I hate that he is learning new things and being rewarded for learning new things when I feel desperate to paint some fresh new snow over my just-scabbed frustration. I know I should have fertilized in the fall, but couldn’t God take my rage without my walking back and forth?

I cut into the pan of brownies that is for us today, and covered the other with clingwrap. The loud, rustling layer of tinfoil had to wait as Dick started another screencast. I went upstairs.

The snow really was beautiful. My thin crust of pure patience had seams of scratchy, too-long grass poking through, but I nursed my caffeine indulgence, cleaned the girls’ room, and filled bags with broken games, worn-out clothes, and ratty stuffed animals for disposal at the DI. There is nothing more cathartic than pruning the stuff that flourishes like morning glory in the corners of my house.

Back downstairs Dick agreed that the girls could have a brownie; Sally cut herself one from the today pan. Susan and Spot took the wrap off the next-week pan and dug into the middle.

Dick said the screaming and raw, impotent fury was a bit of an overreaction. But it’s never about the brownies. It’s about the seething bedrock of never having just one thing stay perfect, stay finished. I wash the laundry: they change clothes again. I run the dishwasher: they need a seventh glass of water. I feed them: they poop it all away.
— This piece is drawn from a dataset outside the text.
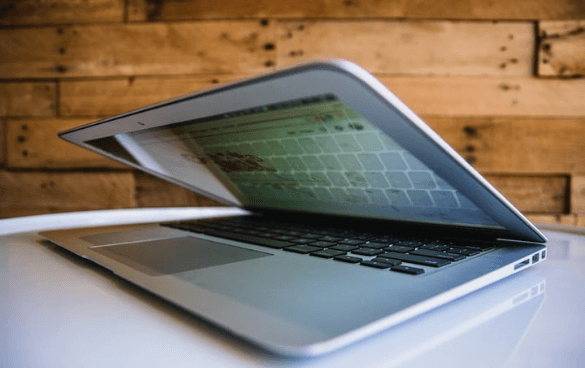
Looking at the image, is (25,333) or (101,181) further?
(101,181)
I respond kindly to ear-grating whining and mind-shredding fighting five times, but the sixth time a clump of crab grass breaks through the frozen powder, and minutes later I wonder who is that awful woman who can’t seem to remember that she is a mother, not a monster? Why can’t this one day be perfect?

I am busy patching back together my snowy crust of calm and superficial serenity, of soft voices and sympathetic arms; if only I can paper over this seam, coax that anger back to hibernation.
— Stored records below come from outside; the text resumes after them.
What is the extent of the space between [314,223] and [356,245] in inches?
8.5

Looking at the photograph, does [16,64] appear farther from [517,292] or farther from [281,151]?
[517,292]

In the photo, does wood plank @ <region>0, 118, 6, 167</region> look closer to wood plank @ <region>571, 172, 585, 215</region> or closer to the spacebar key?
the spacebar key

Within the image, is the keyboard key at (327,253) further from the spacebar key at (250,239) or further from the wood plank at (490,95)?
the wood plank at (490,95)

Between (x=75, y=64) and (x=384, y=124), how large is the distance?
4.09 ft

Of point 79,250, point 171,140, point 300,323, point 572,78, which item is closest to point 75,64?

I helped the girls get snow pants, coats, boots, hats, and gloves on, earlier, before the brownie violation occurred. They ruined the snowscape. They churned it up till the backyard was half dead, brown grass and half clean, white snow. I loved that they did that, so freely, so exuberantly. I thought: this is a great metaphor. I’ll say: you think you want pristine panoramas of perfection. You think you want order, and quiet, and sheets tucked tidily under mattresses.
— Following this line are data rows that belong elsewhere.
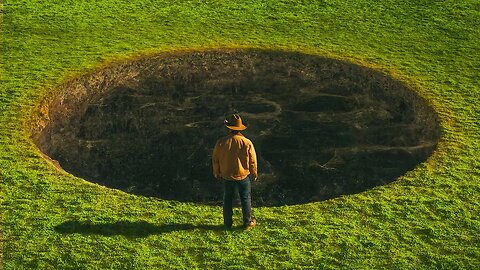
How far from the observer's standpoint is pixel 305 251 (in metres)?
8.64

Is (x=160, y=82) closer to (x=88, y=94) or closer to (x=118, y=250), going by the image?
(x=88, y=94)

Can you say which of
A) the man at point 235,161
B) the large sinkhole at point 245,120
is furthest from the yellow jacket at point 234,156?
the large sinkhole at point 245,120

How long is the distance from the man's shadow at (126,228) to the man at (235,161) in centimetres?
57

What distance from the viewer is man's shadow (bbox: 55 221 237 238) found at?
9.02 m

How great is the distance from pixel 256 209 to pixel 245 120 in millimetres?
4166

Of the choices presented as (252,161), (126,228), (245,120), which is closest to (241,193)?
(252,161)

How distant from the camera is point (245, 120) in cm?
1359

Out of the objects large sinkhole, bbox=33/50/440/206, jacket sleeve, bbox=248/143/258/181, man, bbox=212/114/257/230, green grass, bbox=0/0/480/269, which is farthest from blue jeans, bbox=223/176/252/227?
large sinkhole, bbox=33/50/440/206

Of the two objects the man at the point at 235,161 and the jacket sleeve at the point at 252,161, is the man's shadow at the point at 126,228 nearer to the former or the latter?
the man at the point at 235,161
You think you want a life where precocious children would never put a finger in the middle of a covered pan of brownies. But then you realize that you can’t make snow angels without disturbing the drifts. You can’t have joy without the mess.

I should have captured it right there. Preserved it, polished it, added it to the loop of stuff I tell myself when I wander in my thoughts at stoplights and while being quiet during screencasts.

Instead I constructed the other metaphor, of snow as bandaid, as wood filler for a rotten stump. It’s not as sweetly affirming as the other image. There’ll never be enough snow to cure the grass beneath. And even if it was never about the brownies, even if it was about something true and validly infuriating, it was never worth evoking fear and shame.

So it’s easy to think of giving up. Walking away. I am never going to be the mother these children deserve. I am never going to be deep down the mirror core of the patchwork covering of snow I mostly enough maintain on the outside.

But in the spring the snow will melt, both the brown snow sick with dirt and salt and the last baptizing whiteout of the winter. And it will be time to fertilize again, another chance to soak into the roots.

I was folding towels when Dick responded to Spot’s overtired hysteria past her bedtime. Sally was reading in her room and Susan had been allowed to fall asleep in our bed because Spot was so disruptive. I climbed the stairs and changed her back into her pajamas. Patience came from somewhere, and a promise to snuggle with her for awhile. My hand on her chest, I felt her heartbeat in my fingertips. She had forgotten, or forgiven, enough that my being there was calming. She rubbed her eyes vigorously, then turned her face away, as she always does to sleep, and sighed, long and low.